The working principle of the invention is as follows: the seawater in the seawater storage tank 18 enters the ice maker 1 to make ice, and ice slurry made by the ice maker 1 falls into the ice slurry tank 3 to be stored; the mortar pump 2 is started, seawater ice slurry is conveyed to the test pipeline 15, and the seawater ice slurry flows back to the ice slurry tank 3 through circulation of the adjusting main pipe; the flow of ice slurry in the test pipeline 15 is adjusted through a control system, the power supply 14 is used for heating the pipeline shell 19, and the paperless recorder 8 records the flow body temperature and heat flow density, pressure drop, flow and other related parameters in the test pipeline 15; and starting the vibration excitation device 16, adding quantitative amplitude to the test pipeline 15, and recording related parameters under different amplitudes by the paperless recorder 8.

In the present invention, the heat transfer coefficient of the test section 20 is calculated using the following formula:

h_loc＝q/(T_w－T_m,f)；q＝Q/(S×t)

In the formula, q is the heat flux of the pipe wall of the test section 20, and w/m²(ii) a Q is the heat provided by the DC power supply, J; t is time, s; s is the area of the cross section of the pipeline, m²；T_wIs the wall temperature, deg.C, of the test section 20; t is_m,fThe average fluid temperature of the seawater-ice crystal two-phase flow on the cross-sectional area of the test section 20 is obtained by measuring the average value at a plurality of times by two thermal resistors 20 in front of and behind the test section 20.

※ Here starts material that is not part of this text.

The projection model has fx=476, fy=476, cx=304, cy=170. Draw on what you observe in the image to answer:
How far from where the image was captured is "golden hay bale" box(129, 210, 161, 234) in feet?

It should be noted that the above-mentioned embodiments are only preferred embodiments of the present invention, and the present invention is not limited thereto, and although the present invention has been described in detail with reference to the embodiments, it will be apparent to those skilled in the art that modifications can be made to the technical solutions described in the above-mentioned embodiments, or equivalent substitutions of some technical features, but any modifications, equivalents, improvements and the like within the spirit and principle of the present invention shall be included in the protection scope of the present invention.